|Authors||G. Fraser and A. Arcuri|
|Title||A Large Scale Evaluation of Automated Unit Test Generation Using EvoSuite|
|Afilliation||Software Engineering, Software Engineering, Software Engineering|
|Project(s)||The Certus Centre (SFI)|
|Publication Type||Journal Article|
|Year of Publication||2014|
|Journal||ACM Transactions on Software Engineering and Methodology|
Research on software testing produces many innovative automated techniques, but because software testing is by necessity incomplete and approximate, any new technique faces the challenge of an empirical assessment. In the past, we have demonstrated scientific advance in automated unit test generation with the EVOSUITE tool by evaluating it on manually selected open source projects or examples that represent a particular problem addressed by the underlying technique.
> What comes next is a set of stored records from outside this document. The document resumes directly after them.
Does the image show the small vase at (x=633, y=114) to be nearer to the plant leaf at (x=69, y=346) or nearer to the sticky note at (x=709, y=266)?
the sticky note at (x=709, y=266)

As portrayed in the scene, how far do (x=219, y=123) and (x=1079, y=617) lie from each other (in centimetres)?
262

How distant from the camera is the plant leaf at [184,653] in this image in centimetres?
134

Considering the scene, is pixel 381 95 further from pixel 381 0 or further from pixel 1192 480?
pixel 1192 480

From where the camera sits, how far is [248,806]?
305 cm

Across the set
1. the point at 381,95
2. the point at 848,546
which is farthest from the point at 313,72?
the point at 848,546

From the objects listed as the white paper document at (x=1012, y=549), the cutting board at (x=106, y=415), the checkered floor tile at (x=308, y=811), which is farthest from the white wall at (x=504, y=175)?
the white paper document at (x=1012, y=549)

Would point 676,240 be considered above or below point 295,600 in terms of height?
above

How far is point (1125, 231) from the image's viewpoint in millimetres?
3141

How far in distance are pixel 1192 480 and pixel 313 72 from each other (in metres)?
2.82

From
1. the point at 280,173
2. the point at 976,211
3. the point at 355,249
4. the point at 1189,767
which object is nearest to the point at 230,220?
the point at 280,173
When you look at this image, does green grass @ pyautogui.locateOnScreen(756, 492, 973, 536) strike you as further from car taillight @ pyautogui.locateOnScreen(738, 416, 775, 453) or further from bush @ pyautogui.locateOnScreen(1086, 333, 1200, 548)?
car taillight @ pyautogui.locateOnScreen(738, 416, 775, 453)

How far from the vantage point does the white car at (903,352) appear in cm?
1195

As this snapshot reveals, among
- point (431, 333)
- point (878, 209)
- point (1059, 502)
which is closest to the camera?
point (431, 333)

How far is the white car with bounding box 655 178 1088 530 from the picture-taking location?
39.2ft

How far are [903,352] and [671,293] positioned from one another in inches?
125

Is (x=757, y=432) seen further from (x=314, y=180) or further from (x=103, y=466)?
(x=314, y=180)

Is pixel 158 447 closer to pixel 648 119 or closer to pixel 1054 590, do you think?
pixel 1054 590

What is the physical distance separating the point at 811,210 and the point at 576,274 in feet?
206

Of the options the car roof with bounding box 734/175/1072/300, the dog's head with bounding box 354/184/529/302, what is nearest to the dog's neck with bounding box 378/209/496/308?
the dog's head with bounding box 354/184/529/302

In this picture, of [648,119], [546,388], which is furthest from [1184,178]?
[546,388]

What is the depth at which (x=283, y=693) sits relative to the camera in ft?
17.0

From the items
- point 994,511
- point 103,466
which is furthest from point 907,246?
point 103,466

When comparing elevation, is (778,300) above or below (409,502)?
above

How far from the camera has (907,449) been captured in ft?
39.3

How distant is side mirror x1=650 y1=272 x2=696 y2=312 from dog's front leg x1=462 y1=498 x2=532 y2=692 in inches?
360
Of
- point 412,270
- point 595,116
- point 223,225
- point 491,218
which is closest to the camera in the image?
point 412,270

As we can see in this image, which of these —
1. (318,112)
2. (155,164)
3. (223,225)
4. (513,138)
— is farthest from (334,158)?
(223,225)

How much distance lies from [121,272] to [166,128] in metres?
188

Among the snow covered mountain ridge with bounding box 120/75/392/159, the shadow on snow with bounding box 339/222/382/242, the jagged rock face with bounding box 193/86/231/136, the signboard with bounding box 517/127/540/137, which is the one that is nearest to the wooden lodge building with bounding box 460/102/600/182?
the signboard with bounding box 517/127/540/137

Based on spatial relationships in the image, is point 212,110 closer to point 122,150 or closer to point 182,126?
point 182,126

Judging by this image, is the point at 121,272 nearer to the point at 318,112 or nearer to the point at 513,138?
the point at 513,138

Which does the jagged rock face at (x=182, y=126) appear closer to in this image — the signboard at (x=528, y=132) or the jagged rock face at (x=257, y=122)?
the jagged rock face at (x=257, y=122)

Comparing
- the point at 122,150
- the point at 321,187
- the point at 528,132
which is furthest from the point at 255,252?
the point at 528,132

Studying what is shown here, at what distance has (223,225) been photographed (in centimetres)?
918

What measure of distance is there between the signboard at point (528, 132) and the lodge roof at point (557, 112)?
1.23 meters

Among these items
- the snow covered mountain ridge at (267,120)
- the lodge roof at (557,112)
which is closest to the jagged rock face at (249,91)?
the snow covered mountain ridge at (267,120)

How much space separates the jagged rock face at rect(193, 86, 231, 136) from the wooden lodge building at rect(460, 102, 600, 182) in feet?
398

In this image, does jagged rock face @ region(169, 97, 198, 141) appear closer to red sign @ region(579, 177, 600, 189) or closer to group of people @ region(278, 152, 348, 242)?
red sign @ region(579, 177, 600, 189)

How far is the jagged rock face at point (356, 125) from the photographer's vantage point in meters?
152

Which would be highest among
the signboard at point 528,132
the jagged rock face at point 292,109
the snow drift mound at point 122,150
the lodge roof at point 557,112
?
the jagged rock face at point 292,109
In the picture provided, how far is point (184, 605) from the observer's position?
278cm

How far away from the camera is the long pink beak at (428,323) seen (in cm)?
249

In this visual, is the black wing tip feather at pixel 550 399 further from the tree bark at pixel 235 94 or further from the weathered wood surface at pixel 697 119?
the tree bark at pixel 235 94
However, demonstrating scientific advance is not necessarily the same as demonstrating practical value: Even if EVOSUITE worked well on the software projects we selected for evaluation, it might not scale up to the complexity of real systems. Ideally, one would use large “real-world” software systems to minimize the threats to external validity when evaluating research tools. However, neither choosing such software systems nor applying research prototypes to them are trivial tasks. In this paper we present the results of a large experiment in unit test generation using the EVOSUITE tool on 100 randomly chosen open source projects, the 10 most popular open source projects according to the SourceForge website, 7 industrial projects, and 11 automatically generated software projects. The study confirms that EVOSUITE can achieve good levels of branch coverage (on average 71% per class) in practice. However, the study also exemplifies how the choice of software systems for an empirical study can influence the results of the experiments, which can serve to inform researchers to make more conscious choices in the selection of software system subjects. Furthermore, our experiments demonstrate how practical limitations interfere with scientific advances: Branch coverage on an unbiased sample is affected by predominant environmental dependencies. The surprisingly large effect of such practical engineering problems in unit testing will hopefully lead to a larger appreciation of work in this area, thus supporting transfer of knowledge from software testing research to practice.